* [SHORT EXERCISE 1]
Which kinds of entities does the passage on holding Shares through DTC name as DTC's participants?
* [SHORT EXERCISE 2]
Could you pick up the passage on holding Shares through DTC after its final sentence and continue it?
───── EXCERPTED PASSAGE
Investors owning Shares are beneficial owners as shown on the records of DTC or its participants. DTC serves as the securities depository for all Shares. DTC’s participants include securities brokers and dealers, banks, trust companies, clearing corporations and other institutions that directly or indirectly maintain a custodial relationship with DTC. As a beneficial owner of Shares, you are not entitled to receive physical delivery of stock certificates or to have Shares registered in your name, and you are not considered a registered owner of Shares. Therefore, to exercise any right as an owner of Shares, you must rely upon the procedures of DTC and its participants. These procedures are the same as those that apply to any other securities that you hold in book entry or “street name” through your brokerage account.
──────────
───── LISTED ENTRIES
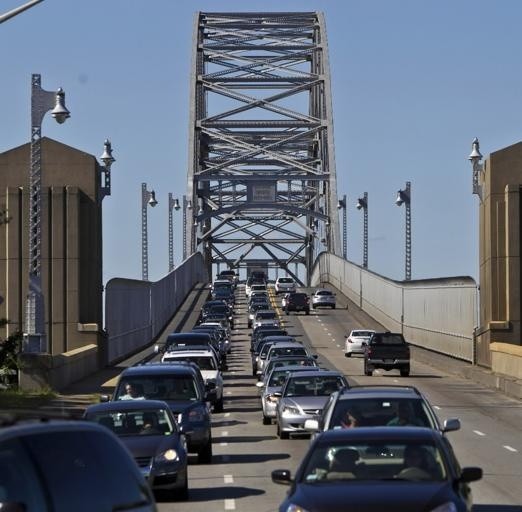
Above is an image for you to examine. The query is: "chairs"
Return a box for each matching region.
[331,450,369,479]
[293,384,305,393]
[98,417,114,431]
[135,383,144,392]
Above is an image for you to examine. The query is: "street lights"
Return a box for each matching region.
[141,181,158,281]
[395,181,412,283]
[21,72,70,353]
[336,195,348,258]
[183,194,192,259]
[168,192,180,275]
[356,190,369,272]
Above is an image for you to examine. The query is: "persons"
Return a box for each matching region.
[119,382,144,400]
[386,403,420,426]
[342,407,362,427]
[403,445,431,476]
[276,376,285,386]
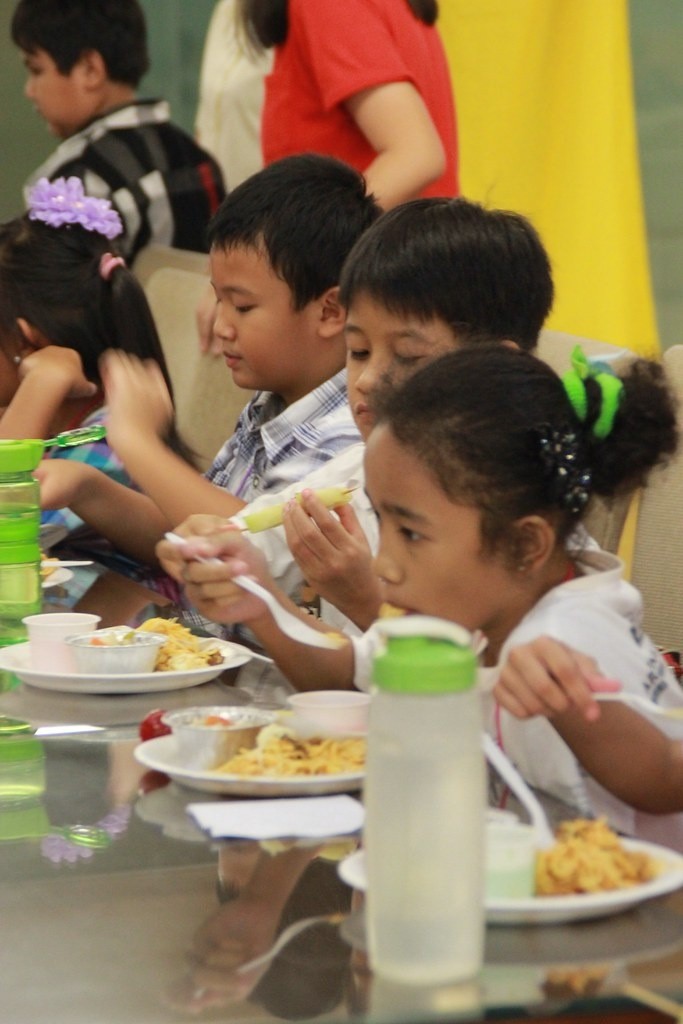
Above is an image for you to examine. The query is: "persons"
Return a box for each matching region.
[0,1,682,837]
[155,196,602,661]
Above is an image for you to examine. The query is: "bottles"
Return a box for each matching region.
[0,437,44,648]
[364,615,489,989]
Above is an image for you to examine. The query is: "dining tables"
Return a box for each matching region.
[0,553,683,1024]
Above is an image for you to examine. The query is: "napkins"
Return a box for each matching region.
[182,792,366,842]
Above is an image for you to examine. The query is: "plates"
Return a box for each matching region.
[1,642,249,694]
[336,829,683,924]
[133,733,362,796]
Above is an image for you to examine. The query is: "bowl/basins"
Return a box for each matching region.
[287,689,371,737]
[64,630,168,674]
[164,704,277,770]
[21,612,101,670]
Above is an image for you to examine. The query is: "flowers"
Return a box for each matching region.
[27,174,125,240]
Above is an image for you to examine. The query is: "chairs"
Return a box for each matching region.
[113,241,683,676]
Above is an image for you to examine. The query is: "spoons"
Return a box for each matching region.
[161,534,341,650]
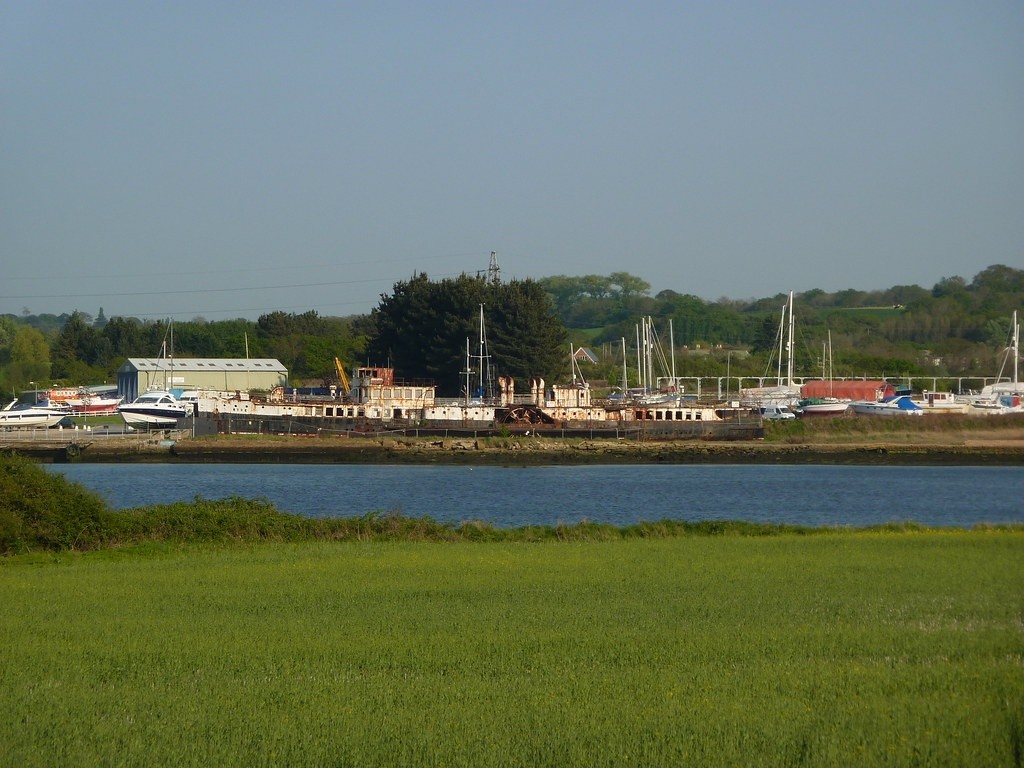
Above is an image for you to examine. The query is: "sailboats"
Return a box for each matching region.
──────────
───── LISTED ENTRIES
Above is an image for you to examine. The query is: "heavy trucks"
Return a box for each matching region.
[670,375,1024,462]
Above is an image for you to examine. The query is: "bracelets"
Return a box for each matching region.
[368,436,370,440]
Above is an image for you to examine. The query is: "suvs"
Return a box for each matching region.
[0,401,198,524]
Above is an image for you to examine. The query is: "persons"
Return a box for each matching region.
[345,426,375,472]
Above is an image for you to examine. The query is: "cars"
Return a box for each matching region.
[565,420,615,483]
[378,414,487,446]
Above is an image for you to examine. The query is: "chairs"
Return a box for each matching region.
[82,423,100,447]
──────────
* [OUTPUT 1]
- Securities brokers and dealers
- Banks
- Trust companies
- Clearing corporations
- Other institutions that directly or indirectly maintain a custodial relationship with DTC

* [OUTPUT 2]
Frequent Purchases and Redemptions of Shares
The Fund imposes no restrictions on the frequency of purchases and redemptions of Shares. In determining not to approve a written, established policy, the Board evaluated the risks of market timing activities by Fund shareholders. Purchases and redemptions by APs, who are the only parties that may purchase or redeem Shares directly with the Fund, are an essential part of the ETF process and help keep Share trading prices in line with NAV. As such, the Fund accommodates frequent purchases and redemptions by APs. However, frequent purchases and redemptions for cash may increase tracking error and portfolio transaction costs and may lead to the realization of capital gains. To minimize these potential consequences of frequent purchases and redemptions, the Fund employs fair value pricing and may impose transaction fees on purchases and redemptions of Creation Units to cover the custodial and other costs incurred by the Fund in effecting trades. In addition, the Fund and the Adviser reserve the right to reject any purchase order at their discretion.
Determination of Net Asset Value
The Fund’s NAV is calculated as of the scheduled close of regular trading on the New York Stock Exchange (the “NYSE”), generally 4:00 p.m. Eastern time, each day the NYSE is open for business. The NAV is calculated by dividing the Fund’s net assets by its Shares outstanding.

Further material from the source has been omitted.